START Selected text

The Vineyard is particularly interesting because it was one of the schools excluded from the linked-school admissions policy. Presumably very few, if any, children transferred from Vineyard to Orleans Park before 2014.
The Vineyard's catchment extended into East Twickenham up to about 4-5 years ago but by this year, even with three form entry, would not have reached past Richmond Bridge. But there was a black hole in East Twickenham before the dropping of the link policy. You can see from the 2012 map that the catchment thinned out considerably past Crown Road.
Yet from Cresswell Road eastwards there was no chance even of Waldegrave (unlike the admittedly larger black hole which would be served by Turing House). And there would have been many families like Heathclif who returned from abroad with children in KS2 and found out you had to opt for a CofE primary to have a chance of Orleans Park, so went private instead.
No one expected Grey Court to make such a spectacular improvement, but that would now also be out of catchment for those in East Twickenham.
Don't forget there's generally a lot of house relocation between Reception and Secondary Transfer though MumInLondon. Many people are willing and able to move closer to their preferred secondary to secure a place, and families from The Vineyard and other previously unlinked schools are now able to use that option too, whereas they couldn't before.
It seems to me that some areas are like a housing conveyor belt, with pre-schoolers constantly moving in and families with pre-secondary children moving out. I live near Twickenham Green and several families with boys we know have relocated from here closer to Orleans Park or Teddington, and, not surprisingly, nearby rental properties seem to be packed full of girls.
That's true BayJay - lots of families around Richmond Hill rent flats, then choose to buy further out to wherever they can afford. House prices have become distorted in some areas, but it is much more difficult for those who are already settled in a family house to move 'up' the ladder if their area doesn't offer as many options. And if those with boys are migrating out of certain areas because the only local school is for girls, it's an unhealthy and unfair situation. The case for Turing House in West Twickenham - and perhaps also a change of policy at Waldegrave to widen its catchment, maybe via a partial lottery - is strong.
Interesting. The Teddington map does seem to show that large numbers of children attending St Mary's and St Peter's (the catchment for which is almost exclusively to the west of the railway line in Teddington) are now not getting into Teddington School on first preference, even those living in central Teddington rather than the Fulwell/Hampton Hill part of Teddington. I know one of the closest red dot refusals and he did get in eventually but only during the summer holidays so I don't think many of the other red dots will have made it. With a bulge class coming through St Mary's and St Peter's this coming year I don't know how this is going to be managed unless Turing House opens in 2015. Hampton Wick-St John's has also expanded and has a bulge class coming through soon I think - those children will almost certainly live nearer to Teddington School than those in Central Teddington. How are admission numbers at Twickenham Academy?
LP, the most recent Admissions Forum minutes from July 7th say there were still some spaces at TA/HA at that time (it doesn't say how many), but all the other schools were full, and applications were still coming in.

END Selected text

- [Written exercise 1] Reproduce verbatim the lines of the records that begin with the line containing "This picture illustrates" and extend through the line containing "2041 centimetres", inclusive.

START Record set

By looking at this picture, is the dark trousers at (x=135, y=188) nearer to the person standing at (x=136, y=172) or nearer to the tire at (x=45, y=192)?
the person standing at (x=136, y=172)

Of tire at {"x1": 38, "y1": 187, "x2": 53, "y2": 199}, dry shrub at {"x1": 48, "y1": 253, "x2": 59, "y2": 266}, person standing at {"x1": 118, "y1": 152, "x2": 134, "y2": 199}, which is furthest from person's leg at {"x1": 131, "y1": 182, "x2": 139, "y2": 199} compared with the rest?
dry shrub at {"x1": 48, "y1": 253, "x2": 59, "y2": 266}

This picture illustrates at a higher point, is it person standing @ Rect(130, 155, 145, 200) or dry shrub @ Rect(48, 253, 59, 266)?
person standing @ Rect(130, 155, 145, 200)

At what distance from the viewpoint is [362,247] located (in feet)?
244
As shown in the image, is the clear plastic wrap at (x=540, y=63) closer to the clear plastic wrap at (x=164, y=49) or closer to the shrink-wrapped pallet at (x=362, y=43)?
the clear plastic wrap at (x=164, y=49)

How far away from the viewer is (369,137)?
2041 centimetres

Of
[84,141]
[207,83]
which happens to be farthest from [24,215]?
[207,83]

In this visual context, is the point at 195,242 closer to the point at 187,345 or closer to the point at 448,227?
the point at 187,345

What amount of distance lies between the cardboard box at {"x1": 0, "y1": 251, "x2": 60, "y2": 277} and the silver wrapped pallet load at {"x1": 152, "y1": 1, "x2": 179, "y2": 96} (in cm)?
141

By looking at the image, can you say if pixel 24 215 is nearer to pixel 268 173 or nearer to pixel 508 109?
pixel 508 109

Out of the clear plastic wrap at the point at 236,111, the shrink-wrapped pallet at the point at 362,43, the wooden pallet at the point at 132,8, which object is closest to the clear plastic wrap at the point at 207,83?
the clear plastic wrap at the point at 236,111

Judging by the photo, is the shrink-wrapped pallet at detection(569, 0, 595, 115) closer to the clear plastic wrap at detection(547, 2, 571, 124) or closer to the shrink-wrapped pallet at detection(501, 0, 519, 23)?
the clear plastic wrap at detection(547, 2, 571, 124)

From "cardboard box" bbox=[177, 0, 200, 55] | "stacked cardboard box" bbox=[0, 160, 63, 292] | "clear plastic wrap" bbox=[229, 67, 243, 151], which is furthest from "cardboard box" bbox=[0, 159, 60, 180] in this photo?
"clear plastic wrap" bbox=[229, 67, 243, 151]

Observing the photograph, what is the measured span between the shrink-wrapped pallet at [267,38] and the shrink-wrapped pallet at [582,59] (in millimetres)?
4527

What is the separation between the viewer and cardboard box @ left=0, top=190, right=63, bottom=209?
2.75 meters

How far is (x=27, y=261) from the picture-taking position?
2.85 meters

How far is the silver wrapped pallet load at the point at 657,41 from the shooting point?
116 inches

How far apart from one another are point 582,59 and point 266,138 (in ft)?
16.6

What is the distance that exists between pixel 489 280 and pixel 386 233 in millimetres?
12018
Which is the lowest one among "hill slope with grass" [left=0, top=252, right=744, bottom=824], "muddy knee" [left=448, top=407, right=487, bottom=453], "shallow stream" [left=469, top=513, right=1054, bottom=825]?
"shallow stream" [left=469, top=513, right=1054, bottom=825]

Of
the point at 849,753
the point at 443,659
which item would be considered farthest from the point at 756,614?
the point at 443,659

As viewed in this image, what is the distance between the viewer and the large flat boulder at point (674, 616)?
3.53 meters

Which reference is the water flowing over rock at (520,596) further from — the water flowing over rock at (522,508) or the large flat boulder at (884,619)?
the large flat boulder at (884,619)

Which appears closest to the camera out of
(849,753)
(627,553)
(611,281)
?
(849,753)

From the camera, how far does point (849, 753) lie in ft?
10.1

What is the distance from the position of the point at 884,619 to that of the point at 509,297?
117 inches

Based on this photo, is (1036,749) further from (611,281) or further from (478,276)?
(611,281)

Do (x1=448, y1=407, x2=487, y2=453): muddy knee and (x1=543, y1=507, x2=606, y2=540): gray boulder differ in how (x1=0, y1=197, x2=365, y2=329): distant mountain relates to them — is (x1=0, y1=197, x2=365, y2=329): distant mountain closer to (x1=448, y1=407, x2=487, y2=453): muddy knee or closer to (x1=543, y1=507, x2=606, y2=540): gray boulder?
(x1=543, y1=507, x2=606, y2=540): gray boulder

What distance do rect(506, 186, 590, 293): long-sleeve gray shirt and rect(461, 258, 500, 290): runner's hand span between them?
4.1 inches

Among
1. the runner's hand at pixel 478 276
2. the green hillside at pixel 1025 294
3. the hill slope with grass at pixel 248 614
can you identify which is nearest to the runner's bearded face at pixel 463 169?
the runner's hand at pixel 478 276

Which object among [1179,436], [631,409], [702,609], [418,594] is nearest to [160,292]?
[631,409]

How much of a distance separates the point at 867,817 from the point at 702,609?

END Record set

- [Written exercise 2] Write a continuation of the text on secondary school admissions and catchments in Twickenham, starting after its final sentence.

- [Exercise output 1]
This picture illustrates at a higher point, is it person standing @ Rect(130, 155, 145, 200) or dry shrub @ Rect(48, 253, 59, 266)?
person standing @ Rect(130, 155, 145, 200)

At what distance from the viewpoint is [362,247] located (in feet)?
244
As shown in the image, is the clear plastic wrap at (x=540, y=63) closer to the clear plastic wrap at (x=164, y=49) or closer to the shrink-wrapped pallet at (x=362, y=43)?
the clear plastic wrap at (x=164, y=49)

How far away from the viewer is (369,137)?
2041 centimetres

- [Exercise output 2]
There's another Admissions Forum meeting on September 23rd, so presumably more detail will be published in advance of that.
Good news that RPA is now full - it sounds a great place from what I read on another thread earlier this year. I imagine all of the red dots from the Teddington map will have been offered places at Twickenham Academy or Hampton Academy, or maybe Waldegrave if they put it as second choice. I don't know how many accepted TA and HA but grapevine suggests those offered TA were reluctant. I suppose quite a lot of these will have been families who also applied to Turing House and it shows that the catchment for Turing House is likely to reach down Stanley Road and Hampton Road to central Teddington in the future.
I expect some of the red dots will have gone to the private sector too.
A new RTT story on the website about Turing House possibly being able to move to Teddington's Imperial College Sports Ground after all:
Very interesting maps, but don't see one for RPA, and also have not seen 2014 5 A-C in Eng/Maths and Ebacc results for RPA - does anyone know where to find these?
MiL thank you for the link to that map. Very interesting. My daughter has more chance of being on the cover of Vogue than getting into Waldegrave! Ho hum, tutoring here we come....
As much as I'd like to believe it, the RTT news on the Udney Park Road site is pure speculation... even the title says it's based on rumours.
MrsSalvo, I would imagine anyone who applied to RPA would get in - they offered 250 places as they have the space, so even with some places being turned down it looks like they at least have reached their published admission number of 180.
I can't find 5 A-C results inc English and Maths for them either, although other schools have done really well on that measure. I think they've found it harder than other academies to sustain the upward trend of previous years without equivalents or resits being counted. But there's a headteacher's blog on some individual subject results, however, which is encouraging.
There was an article in the Richmond and Twickenham times with all local high school results. Wish I'd kept it. From memory RPA did well. Christs doubled their A* rate to around 12% if I recall correctly. Still not a patch on the private schools rate around 70 -80 of course.
I think if Imperial College are really buying another sports ground - and the Teddington one is hardly well used by them and I've never been sure why they need one at all especially so far from their main campus which is full of international boffins who haven't looked at a rugby ball ever! - then there is a large virtually free site going which I'd imagine they will sell at the right price. It's a shame that there isn't a site in the actual catchment area for Turing House but there doesn't seem to be.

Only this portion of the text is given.